Despite calls for drastic spending-cuts, government contractors are advertising at record levels.  In fact, DC’s local WTOP-FM, which targets government managers, reports an increase in government contractor advertising by as much as 15 percent this year.

There’s one problem though: no one can understand the ads.

According to a report in the Wall Street Journal this week, an increase in competition has led like Northrop Grumman and Quinetic North America to expand their marketing efforts in a way that has touched the broader public.

The “wooing” of government procurement officers used to be “conducted mainly in private.” But as the advertising has become more widespread, many Washington-area residents are utterly confused by cryptic ads plastered across metro cars and local buses.

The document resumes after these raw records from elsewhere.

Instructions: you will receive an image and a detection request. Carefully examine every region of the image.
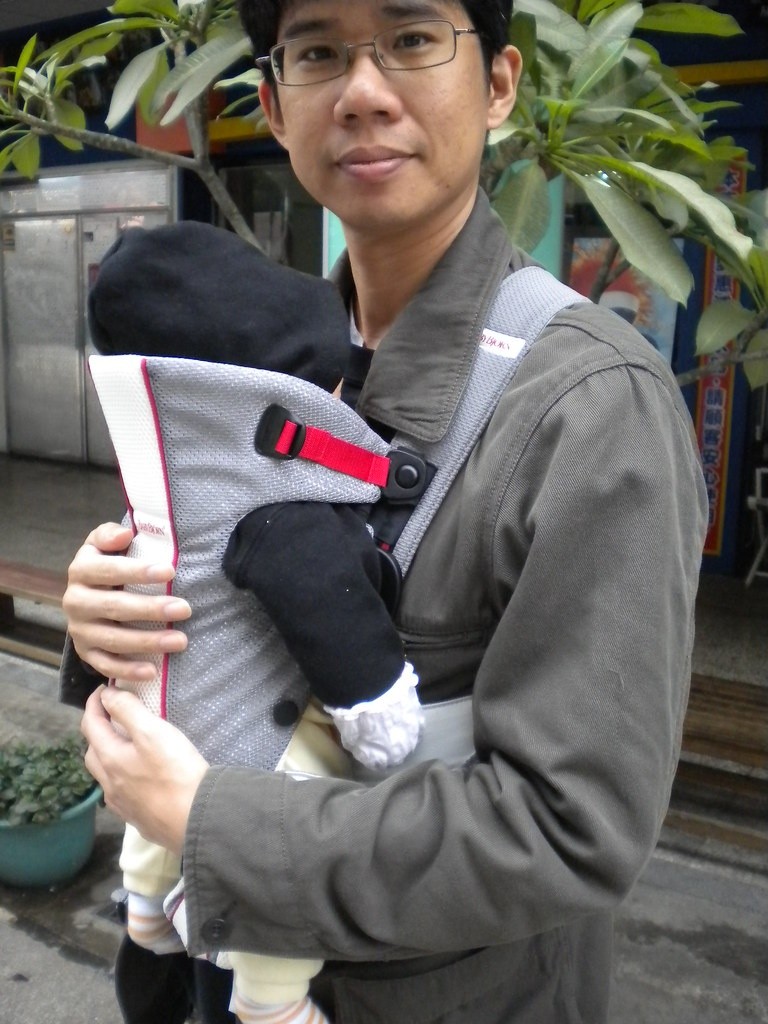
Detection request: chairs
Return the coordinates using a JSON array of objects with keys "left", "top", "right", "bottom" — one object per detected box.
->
[{"left": 743, "top": 466, "right": 768, "bottom": 590}]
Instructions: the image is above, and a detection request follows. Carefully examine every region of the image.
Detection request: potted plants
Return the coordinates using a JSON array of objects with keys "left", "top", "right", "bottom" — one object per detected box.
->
[{"left": 1, "top": 725, "right": 107, "bottom": 890}]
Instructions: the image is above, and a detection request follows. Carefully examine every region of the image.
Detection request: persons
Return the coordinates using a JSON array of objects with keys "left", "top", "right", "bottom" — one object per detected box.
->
[
  {"left": 54, "top": 1, "right": 712, "bottom": 1024},
  {"left": 93, "top": 223, "right": 426, "bottom": 1024}
]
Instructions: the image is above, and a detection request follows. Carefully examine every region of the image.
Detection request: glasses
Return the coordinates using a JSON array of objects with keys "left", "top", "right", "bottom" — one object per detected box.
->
[{"left": 253, "top": 18, "right": 493, "bottom": 87}]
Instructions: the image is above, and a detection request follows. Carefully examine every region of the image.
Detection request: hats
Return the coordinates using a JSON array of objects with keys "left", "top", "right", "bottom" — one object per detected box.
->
[{"left": 86, "top": 217, "right": 355, "bottom": 398}]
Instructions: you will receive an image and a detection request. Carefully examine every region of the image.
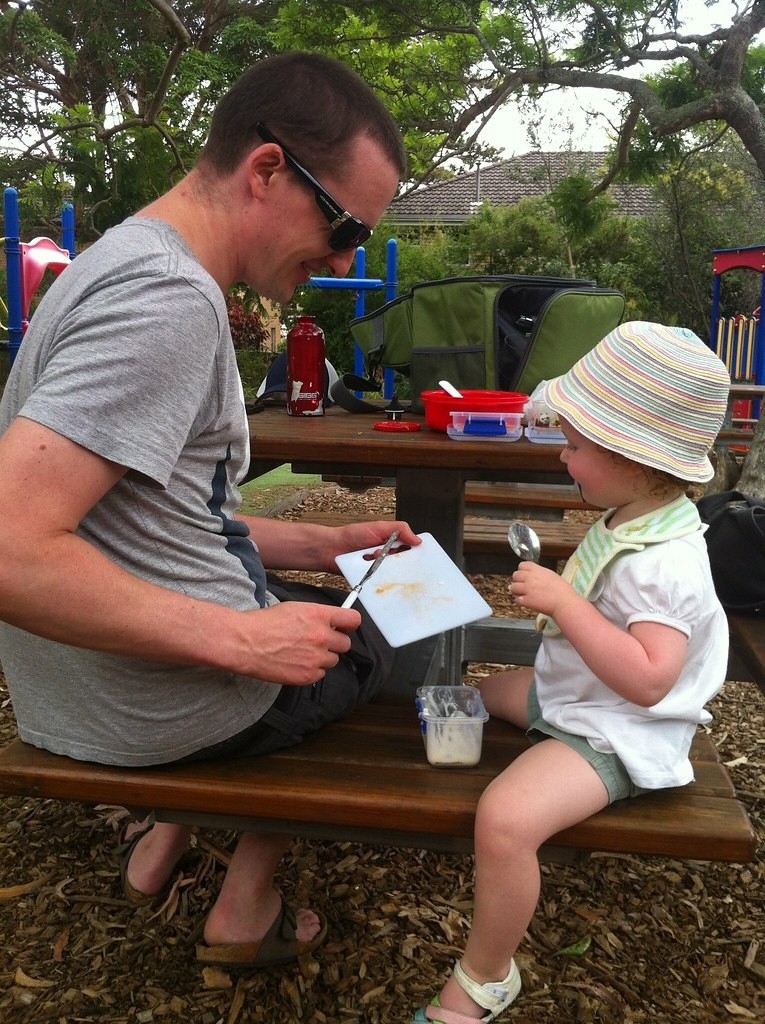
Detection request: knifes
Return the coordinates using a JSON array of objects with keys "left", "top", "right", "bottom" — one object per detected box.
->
[{"left": 331, "top": 531, "right": 400, "bottom": 629}]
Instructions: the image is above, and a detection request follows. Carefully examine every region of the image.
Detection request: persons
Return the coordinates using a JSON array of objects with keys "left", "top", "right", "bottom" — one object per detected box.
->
[
  {"left": 0, "top": 53, "right": 424, "bottom": 966},
  {"left": 404, "top": 321, "right": 732, "bottom": 1024}
]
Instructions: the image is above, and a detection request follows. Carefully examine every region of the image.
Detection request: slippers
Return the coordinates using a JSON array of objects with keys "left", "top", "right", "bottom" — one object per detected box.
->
[
  {"left": 196, "top": 909, "right": 326, "bottom": 964},
  {"left": 112, "top": 818, "right": 153, "bottom": 904}
]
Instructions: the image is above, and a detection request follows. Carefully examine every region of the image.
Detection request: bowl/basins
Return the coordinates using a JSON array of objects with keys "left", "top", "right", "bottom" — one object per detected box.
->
[
  {"left": 447, "top": 411, "right": 524, "bottom": 443},
  {"left": 419, "top": 390, "right": 530, "bottom": 432},
  {"left": 416, "top": 686, "right": 488, "bottom": 768}
]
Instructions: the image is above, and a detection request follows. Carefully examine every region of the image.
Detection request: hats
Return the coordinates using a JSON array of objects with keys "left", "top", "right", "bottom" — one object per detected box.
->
[
  {"left": 543, "top": 321, "right": 732, "bottom": 483},
  {"left": 254, "top": 347, "right": 340, "bottom": 407}
]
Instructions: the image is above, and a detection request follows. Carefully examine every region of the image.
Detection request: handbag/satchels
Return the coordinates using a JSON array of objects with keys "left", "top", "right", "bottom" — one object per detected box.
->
[
  {"left": 695, "top": 489, "right": 765, "bottom": 615},
  {"left": 329, "top": 275, "right": 626, "bottom": 412}
]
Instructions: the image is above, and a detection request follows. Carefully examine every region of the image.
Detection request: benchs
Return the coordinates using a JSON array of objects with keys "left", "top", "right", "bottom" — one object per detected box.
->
[
  {"left": 713, "top": 418, "right": 758, "bottom": 445},
  {"left": 727, "top": 612, "right": 765, "bottom": 694},
  {"left": 0, "top": 472, "right": 765, "bottom": 866}
]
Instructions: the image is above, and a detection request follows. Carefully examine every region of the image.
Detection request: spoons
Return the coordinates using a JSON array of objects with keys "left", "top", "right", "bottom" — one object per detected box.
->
[{"left": 507, "top": 522, "right": 540, "bottom": 565}]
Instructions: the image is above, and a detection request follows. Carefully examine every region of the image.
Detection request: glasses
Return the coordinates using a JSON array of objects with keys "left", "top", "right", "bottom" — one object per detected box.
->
[{"left": 257, "top": 122, "right": 374, "bottom": 253}]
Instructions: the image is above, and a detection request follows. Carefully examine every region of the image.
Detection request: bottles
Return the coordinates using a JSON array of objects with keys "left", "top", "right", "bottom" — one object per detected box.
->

The ads talk in governmentese, using “mysterious acronyms” the WSJ says gives “the ads the flavor of coded Cold War era shortwave radio broadcasts: ISR, F136, IPV6 and ICD-10.” And it seems the more obscure the ad the better. Take one for instance, that simply reads: “THOSE WITH A NEED TO KNOW, KNOW.”

But it may be that these enigmatic ads are a bit too unintelligible: even procurement officers claim they often can’t understand them.

According to the article, Northrop Grumman ran an ad in a metro stop picturing a “bombed-out city neighborhood,” followed with the text, ‘By the time you’ve identified the threat, we’ve already taken it out of the picture.’ In the lower, right-hand corner, a single clue: ISR.”

A lengthy online conversation ensued in which viewers revealed they “still don’t even get what they mean.”